To test the theory, the researchers randomly assigned 45 participants to one of three groups – a low-power, high-power and neutral group. Participants in the low-power group wrote about an experience where someone had power over them. Those in the neutral group wrote about what had happened to them the day before they came in for the study. In the high-power group, participants were asked to describe an experience when they felt they had a lot of power.
Using TMS, researchers then induced an electrical current to the participants’ brains to measure motor excitability – also known as resonance. At the same time, participants watched videos depicting a right hand squeezing a rubber ball between the thumb and index finger. The videos consisted of a single squeeze repeated three to seven times.
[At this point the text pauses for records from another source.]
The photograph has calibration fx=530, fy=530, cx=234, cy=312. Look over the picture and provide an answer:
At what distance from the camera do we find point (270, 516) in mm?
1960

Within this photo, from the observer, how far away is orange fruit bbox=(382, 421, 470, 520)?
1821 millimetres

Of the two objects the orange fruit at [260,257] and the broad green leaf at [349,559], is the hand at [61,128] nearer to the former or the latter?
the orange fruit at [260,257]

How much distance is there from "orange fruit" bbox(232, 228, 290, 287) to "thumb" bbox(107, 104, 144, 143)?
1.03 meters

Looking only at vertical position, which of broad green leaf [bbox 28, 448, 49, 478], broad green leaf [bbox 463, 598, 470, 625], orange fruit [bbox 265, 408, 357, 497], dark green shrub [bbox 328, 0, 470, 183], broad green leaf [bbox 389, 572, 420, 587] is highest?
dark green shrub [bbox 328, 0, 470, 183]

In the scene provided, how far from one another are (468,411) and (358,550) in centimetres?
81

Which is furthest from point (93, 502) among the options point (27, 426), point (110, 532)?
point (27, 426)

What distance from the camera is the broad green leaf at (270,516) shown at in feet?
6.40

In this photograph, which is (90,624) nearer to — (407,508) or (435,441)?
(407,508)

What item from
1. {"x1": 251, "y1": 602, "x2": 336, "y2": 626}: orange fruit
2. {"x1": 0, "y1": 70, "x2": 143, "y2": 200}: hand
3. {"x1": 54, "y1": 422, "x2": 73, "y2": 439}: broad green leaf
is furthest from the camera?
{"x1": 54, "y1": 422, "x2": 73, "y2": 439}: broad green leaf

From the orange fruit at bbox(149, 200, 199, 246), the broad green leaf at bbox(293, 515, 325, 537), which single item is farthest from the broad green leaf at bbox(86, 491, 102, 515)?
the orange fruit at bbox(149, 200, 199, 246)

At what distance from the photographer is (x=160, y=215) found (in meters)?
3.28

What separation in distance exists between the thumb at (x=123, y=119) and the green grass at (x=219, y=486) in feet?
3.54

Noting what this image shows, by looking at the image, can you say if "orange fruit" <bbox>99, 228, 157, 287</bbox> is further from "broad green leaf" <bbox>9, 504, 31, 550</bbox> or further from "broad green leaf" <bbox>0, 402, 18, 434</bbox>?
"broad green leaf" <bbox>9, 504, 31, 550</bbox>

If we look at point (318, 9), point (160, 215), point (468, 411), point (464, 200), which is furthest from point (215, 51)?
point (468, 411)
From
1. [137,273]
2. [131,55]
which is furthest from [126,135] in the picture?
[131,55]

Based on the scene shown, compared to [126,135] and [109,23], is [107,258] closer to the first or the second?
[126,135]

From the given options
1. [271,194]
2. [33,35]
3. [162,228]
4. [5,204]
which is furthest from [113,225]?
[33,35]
High-power participants showed lower levels of motor resonance than low-power participants, suggesting those who feel more powerful may be less likely to mirror another person’s hand, body or facial gestures.
“This behaviour is not something powerful people do on purpose, but it could explain behaviour such as CEOs who seem to look straight through their employees, or can’t remember a junior person’s name,” said Obhi. “Imagine that, day in and day out, CEOs or political leaders were being primed with how powerful they are. These effects, I would imagine, could be magnified even more.”
However, Obhi says this study is measuring a seemingly default effect of power and so the response could possibly be altered. Mindfulness workshops or special training for executives could help people in positions of power become more aware of what they are doing and potentially change behaviour to create happier and more effective teams.
The research, which has been published in The Journal of Experimental Psychology: General, a highly ranked psychology journal, has many applications beyond the boardroom. Obhi wants to explore this dynamic further within the realm of politics, as well as within personal relationships.
“There are often power dynamics in personal relationships, either because one partner holds the resources, or has the emotional upper-hand,” says Obhi. “So there are many applications for this research.”